Intuitively, what is the difference between Eigendecomposition and Singular Value Decomposition?

Consider the eigendecomposition $A=P D P^{-1}$ and SVD $A=U \Sigma V^*$. Some key differences are as follows,

  • The vectors in the eigendecomposition matrix $P$ are not necessarily orthogonal, so the change of basis isn't a simple rotation. On the other hand, the vectors in the matrices $U$ and $V$ in the SVD are orthonormal, so they do represent rotations (and possibly flips).
  • In the SVD, the nondiagonal matrices $U$ and $V$ are not necessairily the inverse of one another. They are usually not related to each other at all. In the eigendecomposition the nondiagonal matrices $P$ and $P^{-1}$ are inverses of each other.
  • In the SVD the entries in the diagonal matrix $\Sigma$ are all real and nonnegative. In the eigendecomposition, the entries of $D$ can be any complex number - negative, positive, imaginary, whatever.
  • The SVD always exists for any sort of rectangular or square matrix, whereas the eigendecomposition can only exists for square matrices, and even among square matrices sometimes it doesn't exist.

I encourage you to see an $(m \times n)$ real-valued matrix $A$ as a bilinear operator between two spaces; intuitively, one space lies to the left ($R^m$) and the other ($R^n$) to the right of $A$. "Bilinear" simply means that $A$ is linear in both directions (left to right or right to left). The operations $A$ can perform are limited to scaling, rotation, and reflection, and combinations of these; any other kind of operation is non-linear.

$A$ transforms vectors between the two spaces via multiplication:

$x^T$ A = $y^T$ transforms left vector $x$ to right vector $y$.

$x = A y$ transforms right vector $y$ to left vector $x$.

The point of decompositions of $A$ is to identify, or highlight, aspects of the action of $A$ as an operator. The eigendecomposition of $A$ clarifies what $A$ does by finding the eigenvalues and eigenvectors that satisfy the constraint

$A x = \lambda x$.

This constraint identifies vectors (directions) $x$ that are not rotated by $A$, and the scalars $\lambda$ associated with each of those directions.

The problem with eigendecomposition is that when the matrix isn't square, the left and right space are spaces of vectors of different sizes and therefore completely different spaces; there really isn't a sense in which $A$'s action can be described as involving a "rotation", because the left and right spaces are not "oriented" relative to one another.
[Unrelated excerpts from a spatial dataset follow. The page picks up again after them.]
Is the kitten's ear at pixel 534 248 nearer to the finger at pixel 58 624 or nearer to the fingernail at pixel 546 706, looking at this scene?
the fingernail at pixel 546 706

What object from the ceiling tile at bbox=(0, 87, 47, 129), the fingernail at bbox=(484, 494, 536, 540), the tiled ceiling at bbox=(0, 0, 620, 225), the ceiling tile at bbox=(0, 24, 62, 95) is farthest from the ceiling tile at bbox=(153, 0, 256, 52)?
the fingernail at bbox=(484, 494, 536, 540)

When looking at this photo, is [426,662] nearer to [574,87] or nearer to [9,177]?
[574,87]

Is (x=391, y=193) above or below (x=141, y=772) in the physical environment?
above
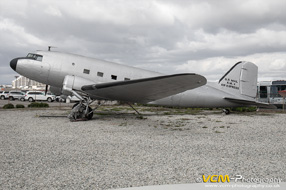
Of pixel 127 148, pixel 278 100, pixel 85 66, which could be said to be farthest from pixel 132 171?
pixel 278 100

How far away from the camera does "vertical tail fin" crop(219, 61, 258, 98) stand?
516 inches

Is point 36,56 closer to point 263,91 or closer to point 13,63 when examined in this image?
point 13,63

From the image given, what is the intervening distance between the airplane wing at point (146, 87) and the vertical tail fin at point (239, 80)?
5.49 meters

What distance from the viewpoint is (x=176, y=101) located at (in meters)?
11.7

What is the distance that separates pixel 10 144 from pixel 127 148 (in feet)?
9.60

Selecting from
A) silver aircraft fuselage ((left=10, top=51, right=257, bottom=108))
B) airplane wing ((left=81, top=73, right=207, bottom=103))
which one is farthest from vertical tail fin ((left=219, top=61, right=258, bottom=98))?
airplane wing ((left=81, top=73, right=207, bottom=103))

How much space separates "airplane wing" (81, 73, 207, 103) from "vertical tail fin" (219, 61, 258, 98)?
5.49 meters

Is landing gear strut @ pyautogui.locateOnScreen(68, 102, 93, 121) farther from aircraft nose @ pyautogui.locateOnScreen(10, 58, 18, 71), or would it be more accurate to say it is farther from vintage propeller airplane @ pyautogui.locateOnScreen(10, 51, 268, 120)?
aircraft nose @ pyautogui.locateOnScreen(10, 58, 18, 71)

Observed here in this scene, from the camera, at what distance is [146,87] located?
8398 millimetres

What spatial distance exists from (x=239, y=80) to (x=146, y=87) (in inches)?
298

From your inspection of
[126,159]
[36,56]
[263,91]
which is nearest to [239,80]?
[126,159]

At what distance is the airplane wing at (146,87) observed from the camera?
7.14m

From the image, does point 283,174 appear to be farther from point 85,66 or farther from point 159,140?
point 85,66

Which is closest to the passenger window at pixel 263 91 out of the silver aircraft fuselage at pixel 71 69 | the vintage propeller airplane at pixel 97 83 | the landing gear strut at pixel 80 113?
the vintage propeller airplane at pixel 97 83
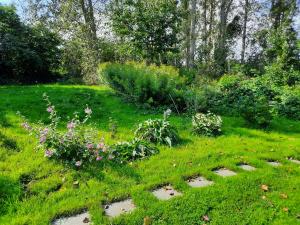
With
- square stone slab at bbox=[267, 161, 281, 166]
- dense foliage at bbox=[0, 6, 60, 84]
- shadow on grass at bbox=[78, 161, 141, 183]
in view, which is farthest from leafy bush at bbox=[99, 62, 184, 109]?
dense foliage at bbox=[0, 6, 60, 84]

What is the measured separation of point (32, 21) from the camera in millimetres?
18734

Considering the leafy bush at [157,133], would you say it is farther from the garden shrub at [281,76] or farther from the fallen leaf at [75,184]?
the garden shrub at [281,76]

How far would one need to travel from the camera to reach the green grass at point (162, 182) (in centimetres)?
307

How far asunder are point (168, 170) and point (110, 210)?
1.25 metres

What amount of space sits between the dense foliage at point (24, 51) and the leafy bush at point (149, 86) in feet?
19.3

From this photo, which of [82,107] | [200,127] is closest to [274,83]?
[200,127]

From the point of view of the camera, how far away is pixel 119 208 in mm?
3164

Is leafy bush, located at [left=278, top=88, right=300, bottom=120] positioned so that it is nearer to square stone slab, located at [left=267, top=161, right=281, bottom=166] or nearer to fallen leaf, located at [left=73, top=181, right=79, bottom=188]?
square stone slab, located at [left=267, top=161, right=281, bottom=166]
There just isn't a way to generalize the notion of an eigendecomposition to a non-square matrix $A$.

Singular vectors provide a different way to identify vectors for which the action of $A$ is simple; one that does generalize to the case where the left and right spaces are different. A corresponding pair of singular vectors have a scalar $\sigma$ for which $A$ scales by the same amount, whether transforming from the left space to the right space or vice-versa:

$ x^T A = \sigma y^T$

$\sigma x = A y$.

Thus, eigendecomposition represents $A$ in terms of how it scales vectors it doesn't rotate, while singular value decomposition represents $A$ in terms of corresponding vectors that are scaled the same, whether moving from the left to the right space or vice-versa. When the left and right space are the same (i.e. when $A$ is square), singular value decomposition represents $A$ in terms of how it rotates and reflects vectors that $A$ and $A^T$ scale by the same amount.


Intuitively, $SVD$ says for any linear map, there is an orthonormal frame in the domain such that it is first mapped to a different orthonormal frame in the image space, and then the values are scaled.
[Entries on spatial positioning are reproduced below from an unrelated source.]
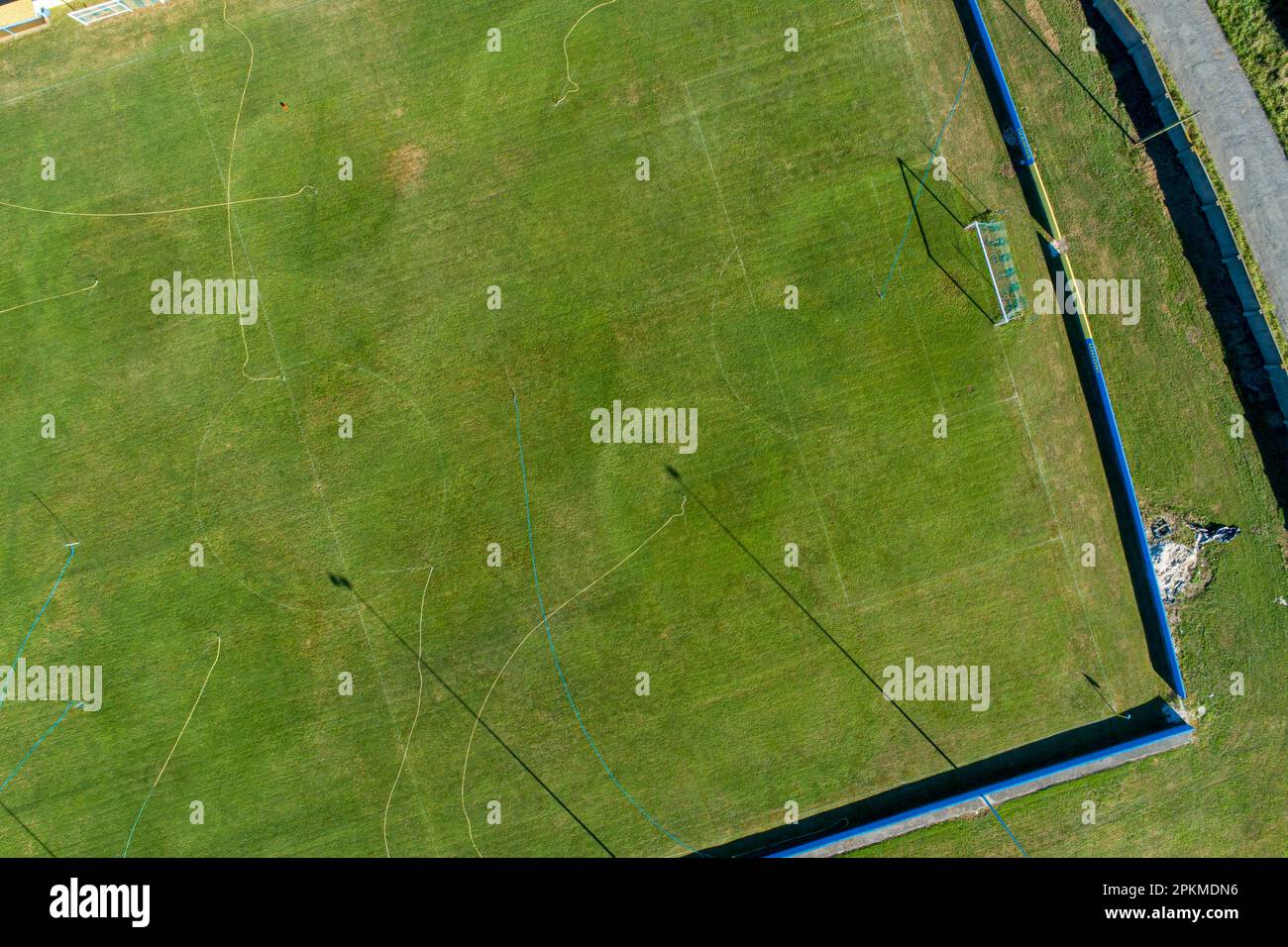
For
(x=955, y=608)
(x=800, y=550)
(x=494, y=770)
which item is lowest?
(x=494, y=770)

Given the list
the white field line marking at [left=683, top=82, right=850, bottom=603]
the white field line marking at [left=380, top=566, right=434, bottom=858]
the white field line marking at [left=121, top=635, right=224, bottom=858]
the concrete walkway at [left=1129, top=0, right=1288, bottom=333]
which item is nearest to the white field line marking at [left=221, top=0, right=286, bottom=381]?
the white field line marking at [left=380, top=566, right=434, bottom=858]

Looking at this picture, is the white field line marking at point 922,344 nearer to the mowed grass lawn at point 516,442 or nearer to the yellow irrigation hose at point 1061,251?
the mowed grass lawn at point 516,442

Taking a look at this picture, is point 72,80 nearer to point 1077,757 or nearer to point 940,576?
point 940,576

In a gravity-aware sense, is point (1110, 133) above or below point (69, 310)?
above

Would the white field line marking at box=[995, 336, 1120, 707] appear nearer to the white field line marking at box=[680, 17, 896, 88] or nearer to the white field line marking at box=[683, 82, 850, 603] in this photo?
the white field line marking at box=[683, 82, 850, 603]

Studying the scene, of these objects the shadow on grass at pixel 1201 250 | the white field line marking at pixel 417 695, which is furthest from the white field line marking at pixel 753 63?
the white field line marking at pixel 417 695
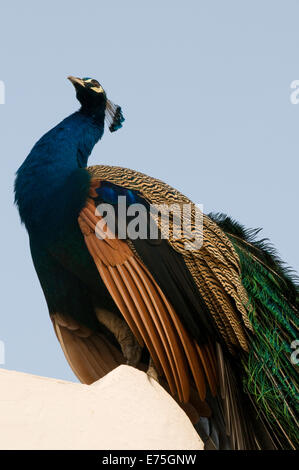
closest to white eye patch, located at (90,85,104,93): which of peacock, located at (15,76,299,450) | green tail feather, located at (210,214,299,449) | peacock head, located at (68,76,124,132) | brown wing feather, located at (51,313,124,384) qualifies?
peacock head, located at (68,76,124,132)

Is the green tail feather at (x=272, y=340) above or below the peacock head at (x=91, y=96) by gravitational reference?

Eigendecomposition says that there is a basis, it doesn't have to be orthonormal, such that when the matrix is applied, this basis is simply scaled. That is assuming you have $n$ linearly independent eigenvectors of course. In some cases your eigenspaces may have the linear map behave more like upper triangular matrices.

Edit: Consider the difference for a rotation matrix in $\mathbb{R}^2$.
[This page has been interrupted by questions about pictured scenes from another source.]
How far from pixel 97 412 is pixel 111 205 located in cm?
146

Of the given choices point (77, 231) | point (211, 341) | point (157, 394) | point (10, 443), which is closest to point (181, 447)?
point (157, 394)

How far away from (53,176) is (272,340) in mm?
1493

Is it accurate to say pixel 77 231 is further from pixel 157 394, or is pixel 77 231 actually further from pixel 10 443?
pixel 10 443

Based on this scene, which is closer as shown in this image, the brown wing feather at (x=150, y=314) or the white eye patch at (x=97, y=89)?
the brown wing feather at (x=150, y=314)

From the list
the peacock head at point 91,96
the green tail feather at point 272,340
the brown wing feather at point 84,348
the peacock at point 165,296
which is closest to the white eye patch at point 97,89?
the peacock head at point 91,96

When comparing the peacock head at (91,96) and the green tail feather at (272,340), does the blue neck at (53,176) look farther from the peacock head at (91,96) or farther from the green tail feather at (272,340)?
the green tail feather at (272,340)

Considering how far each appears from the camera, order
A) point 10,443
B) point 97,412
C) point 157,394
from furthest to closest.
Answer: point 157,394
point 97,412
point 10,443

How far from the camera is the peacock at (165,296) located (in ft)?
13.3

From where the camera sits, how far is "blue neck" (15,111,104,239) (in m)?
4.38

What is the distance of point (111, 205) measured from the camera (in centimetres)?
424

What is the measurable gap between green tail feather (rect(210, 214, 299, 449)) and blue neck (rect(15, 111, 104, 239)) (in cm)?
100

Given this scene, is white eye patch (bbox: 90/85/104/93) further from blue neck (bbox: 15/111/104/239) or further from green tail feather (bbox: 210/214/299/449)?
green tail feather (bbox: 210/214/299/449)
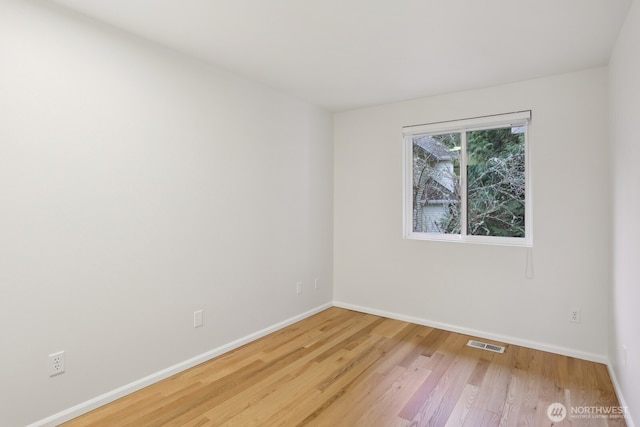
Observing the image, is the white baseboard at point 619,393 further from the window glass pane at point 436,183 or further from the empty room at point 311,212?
the window glass pane at point 436,183

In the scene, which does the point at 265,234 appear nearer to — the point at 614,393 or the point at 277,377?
the point at 277,377

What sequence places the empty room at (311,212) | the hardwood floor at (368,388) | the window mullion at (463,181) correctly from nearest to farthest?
the empty room at (311,212), the hardwood floor at (368,388), the window mullion at (463,181)

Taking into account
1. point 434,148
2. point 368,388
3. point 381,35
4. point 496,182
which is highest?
point 381,35

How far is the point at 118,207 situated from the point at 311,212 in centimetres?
212

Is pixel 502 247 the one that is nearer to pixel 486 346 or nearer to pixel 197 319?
pixel 486 346

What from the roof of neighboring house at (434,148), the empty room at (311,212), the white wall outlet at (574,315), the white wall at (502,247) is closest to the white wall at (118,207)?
the empty room at (311,212)

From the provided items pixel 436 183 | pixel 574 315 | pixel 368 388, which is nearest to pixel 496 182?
pixel 436 183

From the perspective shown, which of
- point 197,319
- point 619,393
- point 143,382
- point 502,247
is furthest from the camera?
point 502,247

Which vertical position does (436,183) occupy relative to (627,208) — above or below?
A: above

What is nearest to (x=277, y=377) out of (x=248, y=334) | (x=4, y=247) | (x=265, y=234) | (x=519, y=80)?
(x=248, y=334)

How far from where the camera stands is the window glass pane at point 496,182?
129 inches

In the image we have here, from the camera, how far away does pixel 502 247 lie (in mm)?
3289

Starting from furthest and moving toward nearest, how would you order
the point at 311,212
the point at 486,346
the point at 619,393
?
the point at 311,212 < the point at 486,346 < the point at 619,393

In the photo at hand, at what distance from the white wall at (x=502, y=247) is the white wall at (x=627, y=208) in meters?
0.32
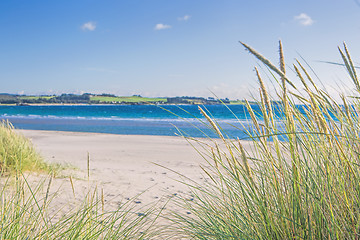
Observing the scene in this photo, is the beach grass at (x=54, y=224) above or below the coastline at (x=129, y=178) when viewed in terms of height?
above

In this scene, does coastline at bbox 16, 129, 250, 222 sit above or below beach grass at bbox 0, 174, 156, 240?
below

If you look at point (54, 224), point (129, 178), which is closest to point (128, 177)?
point (129, 178)

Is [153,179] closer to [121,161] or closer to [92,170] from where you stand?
[92,170]

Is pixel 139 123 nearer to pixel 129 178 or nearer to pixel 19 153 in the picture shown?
pixel 129 178

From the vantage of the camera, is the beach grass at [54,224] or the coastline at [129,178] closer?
the beach grass at [54,224]

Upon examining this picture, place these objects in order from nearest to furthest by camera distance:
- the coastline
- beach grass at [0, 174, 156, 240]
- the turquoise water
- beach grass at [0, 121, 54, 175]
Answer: beach grass at [0, 174, 156, 240], the turquoise water, the coastline, beach grass at [0, 121, 54, 175]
Here, there are no real eigenvalues and this corresponds to there being no choice of basis which under the transformation is simply a scaling. On the other hand, SVD makes a lot of sense here because it says we can take the standard basis in the domain, map it to the rotated version of this basis (thought of as in the image space), and scale everything by 1.


(I'm coming back to update my answer here, because in hindsight I feel the existing ones don't quite explain the details satisfactorily, and I feel fleshing out the natural follow-ups is helpful.)


Singular Value Decomposition

There was a clear explanation for the singular value decomposition here, which I annotate here for clarity:

The SVD allows to describe the effect of a matrix $A$ on a vector (via the matrix-vector product), as a three-step process $A = U \Sigma V^\dagger$:

  1. A first rotation in the input space ($V$)
  2. A simple positive scaling that takes a vector in the input space to the output space ($\Sigma$)
  3. And another rotation in the output space ($U$)

Note that $V^\dagger$ denotes the conjugate of $V^\top$, hence the two are equal when $V$ is real.

Note that the conditions above are mathematically the following constraints:

  • $V^\dagger V = I$    (i.e. $V$ is a rotation matrix)
  • $\Sigma = \operatorname{diag}(\vec{\sigma})$ and $\vec{\sigma} \geq \vec{0}$    ("$\operatorname{diag}$" just returns a diagonal matrix with the given diagonal)
  • $U^\dagger U = I$    (i.e. $U$ is a rotation matrix)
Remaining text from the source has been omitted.